At the beginning Martin starts her own rubric in the magazine Grazia called Meetings with the Therapist. People love it so much that she decides to turn it into a book, Woman on the Verge of a Nervous Breakdown. Yes, the analogue is quite right - something like Carry Bradshaw but real. Woman on the Verge of a Nervous Breakdown is the true story of a woman, whose life is a total mess. Martin is painfully honest, strikingly brutal, and amusingly ironic. I loved the book and I am sure every woman will. Lorna manages to uncover all those little secrets and mistakes we women tend to make but are too ashamed to share. And Lorna shares all of this using a unique sarcastic voice, which makes her novel easy and entertaining to read.

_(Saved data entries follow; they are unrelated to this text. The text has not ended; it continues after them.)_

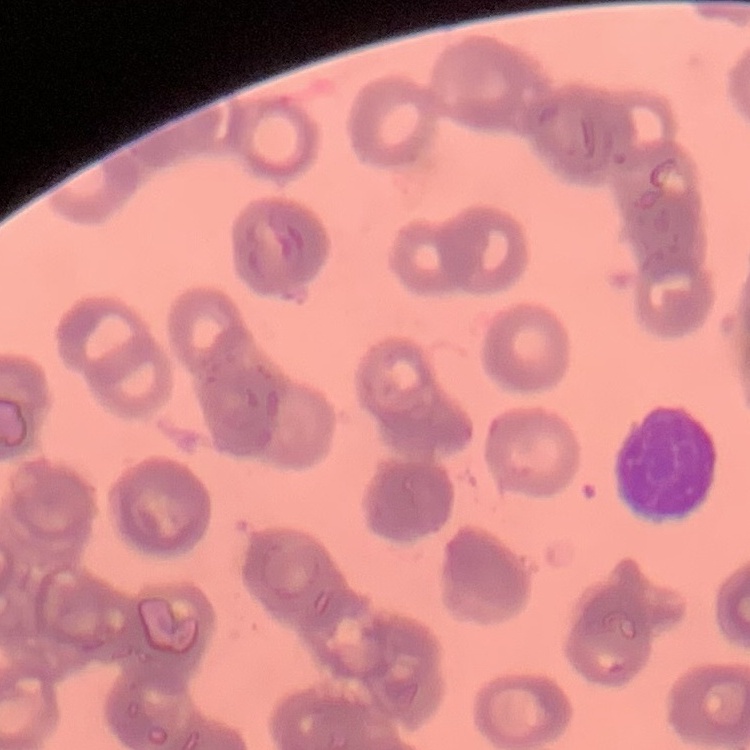

They show rouleaux formation.

image type = square crop of a larger photomicrograph
stain = Field's or Giemsa
preparation = thin blood film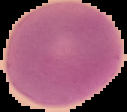

Image is 127×112 pixels. From a thin blood smear. The area outside the segmented cell region is set to black. Malaria status: uninfected.State which cell type is depicted.
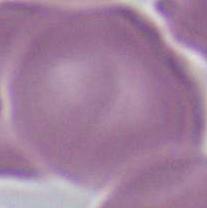
This is an erythrocyte.

{
  "modality": "micrograph",
  "magnification": "1000x"
}Assess this cell for malaria.
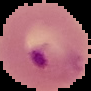

Parasitized.

Summary:
  - Preparation: thin blood smear
  - Image size: 91×91 pixels
  - Image type: segmented cell region on a black background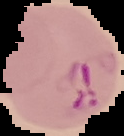

image type = cell region segmented out of the field of view; surrounding area masked to black
image size = 124×136 pixels
malaria status = parasitized
preparation = thin blood smear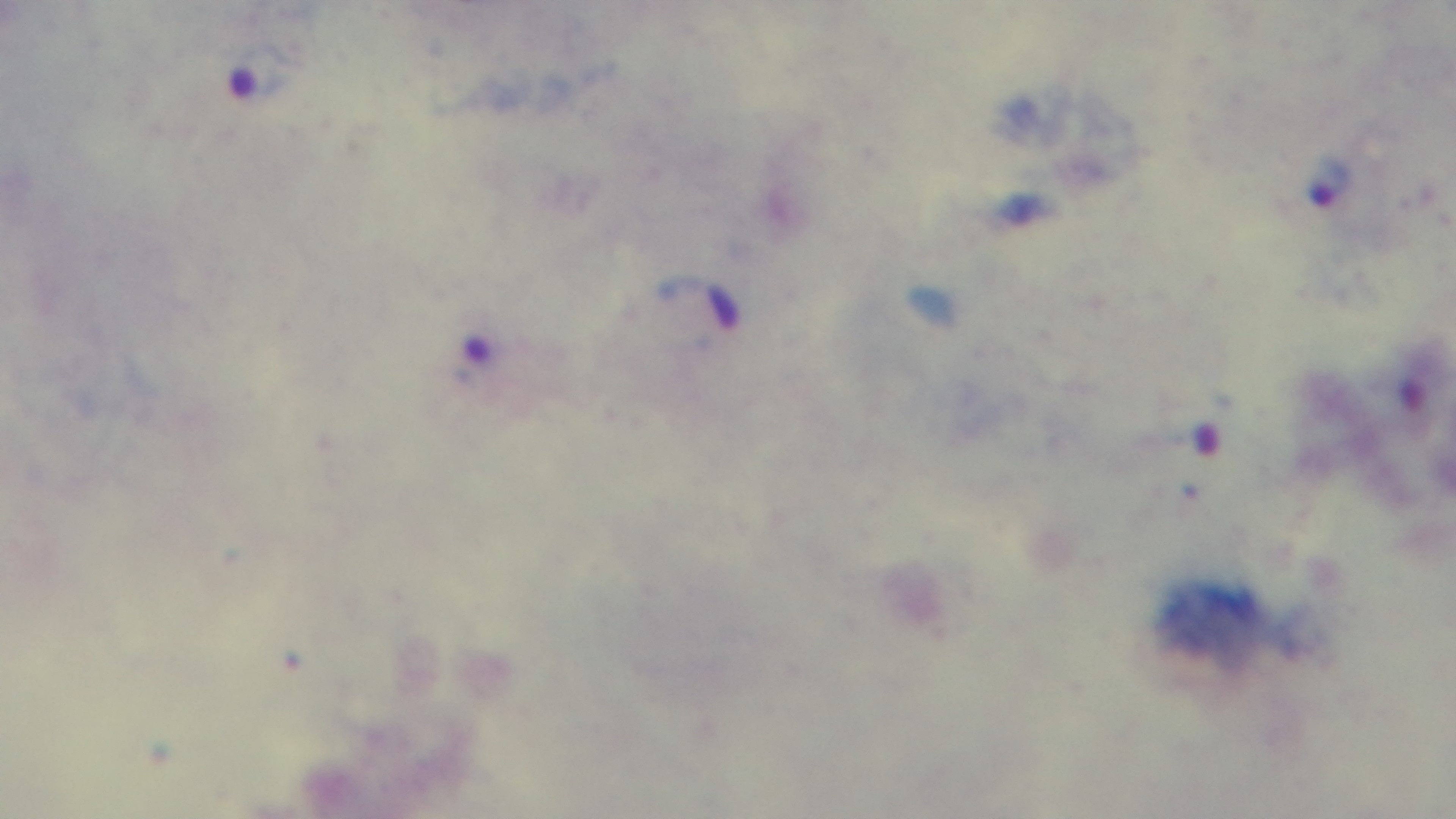

Summary:
  - Capture: mounted 4K digital camera
  - Preparation: thick blood film
  - Stain: Giemsa
  - Objective: 100x oil immersion
  - Modality: light microscopy
  - Malaria status: infected
  - Field of view: one from the slide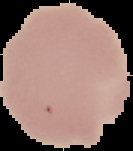
From a thin blood film. Cell region segmented out of the field of view; the surrounding area is masked to black. Malaria status: uninfected. Image is 133×151 pixels.State which parasite is depicted.
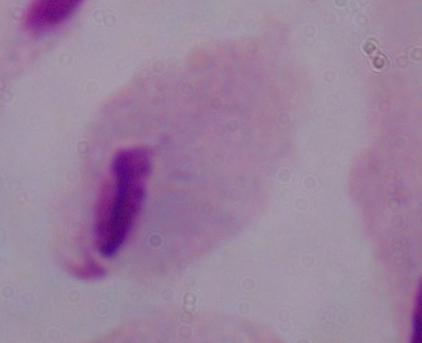

A trichomonad.

Summary:
  - Modality: photomicrograph
  - Magnification: 1000x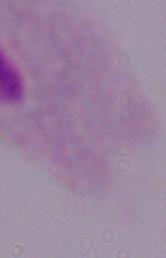

{
  "identification": "trichomonad",
  "magnification": "1000x",
  "modality": "micrograph"
}Classify this cell by malaria status.
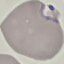

Parasitized.

Cell patch, automatically extracted from a larger field of view and resized to 64 × 64 pixels. Giemsa stain. Acquired by smartphone through the microscope eyepiece. Thin blood smear.Evaluate for malaria.
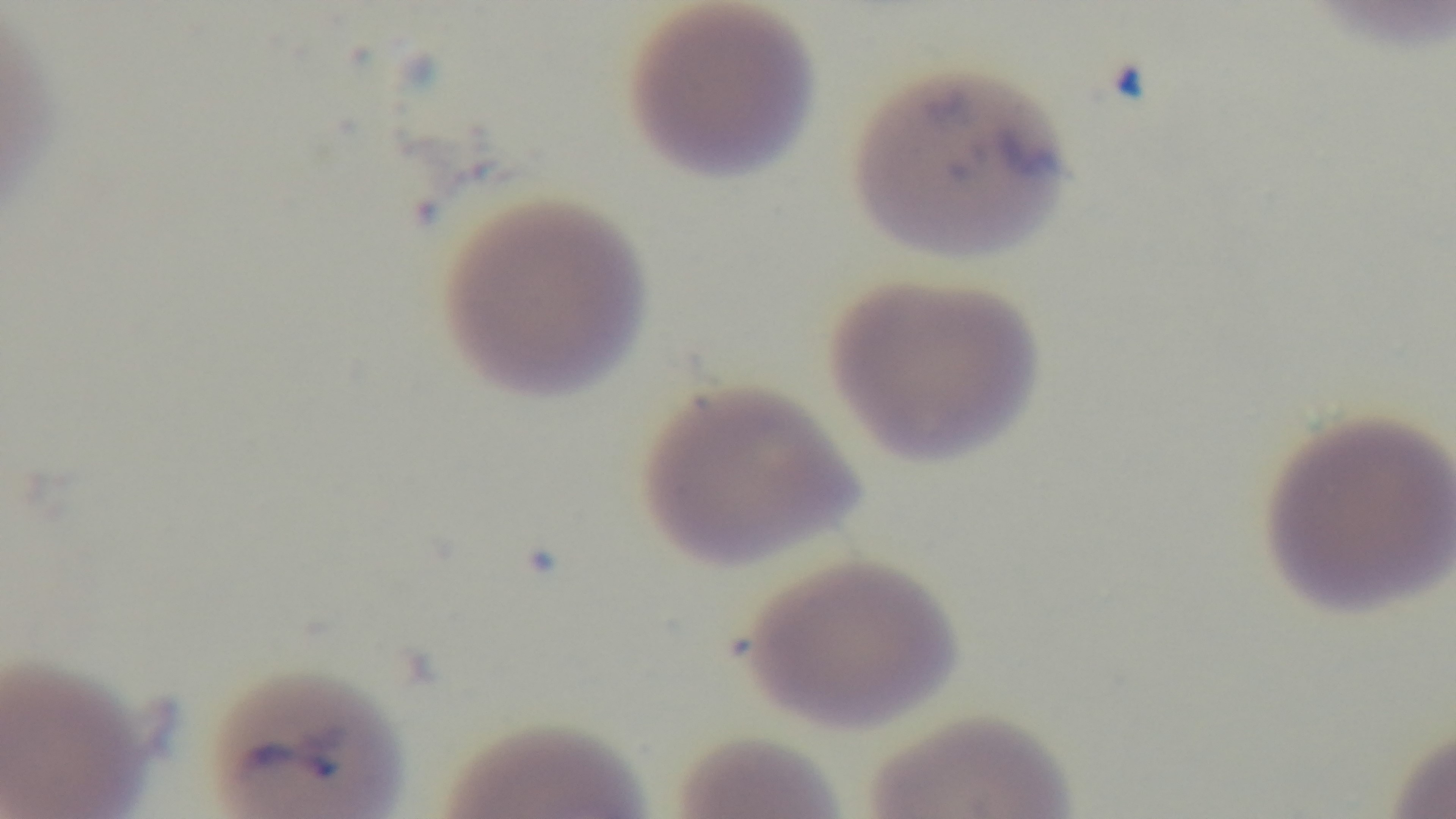
Infected.

Giemsa-stained. Mounted 4K digital camera. 100x oil-immersion objective. Photomicrograph. Single field of view. Preparation: thin.Identify the cell.
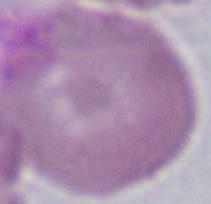

An erythrocyte.

1000x magnification. Micrograph.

I sense that many of you will react Oh boy, yet another one of those self help books. Lorna Martin's Woman on the Verge of a Nervous Breakdown is so much more than that. Even if you don't believe that seeing a therapist can help you solve your life issues, you will find Martin's honesty absolutely lovable. It takes a lot of bravery to unbare one's soul to that extent. Because Lorna doesn't reserve any saucy detail from her peripetia - from the unfortunate relationship with the married lawyer, whom she tortures with endless sentimental (and drunk) messages to the envy towards her sister and her friends' successes.

What I loved the most about the book is the character of Lorna's therapist, Dr. J. She is no regular therapist. Unfortunately, in the UK therapy is a very expensive pleasure and Lorna has to draw a loan since one seance with Dr. J costs more than her monthly rent (imagine that). At first Lorna absolutely detest Dr. J and her habit of answering every question with As you wish. Absolutely marvelous. What Dr. J (of course in my modest opinion) attempts to do is uncover Lorna's anger to determine why her life doesn't make any sense. After 12 months of intensive therapy (3 times a week) Lorna is a calmer, more organized, and more confident woman. Her misfortunes are behind her and finally her life is headed towards the right direction. Without hidden and suppressed feelings, without stupid and inconsiderate acts, and without obsession with men and relationships.

I recommend Woman on the Verge of a Nervous Breakdown because it is light and amusing to read. Martin's voice is compelling and her ability to satirize herself is admirable. Do not be tempted to believe that this is just a pro-therapy propaganda book. Recently I read an interview with Martin in the Bulgarian version of Grazia. Four years after therapy she is happily married and expecting her first child. Seems as if all of us can use a bit of therapy to help us discover feelings we didn't even knew we had, to get to know ourselves better, and to improve our relationship with the surrounding world. Lorna is a perfect example of the heeling effect of this therapy. Care (or may I say dare) to try?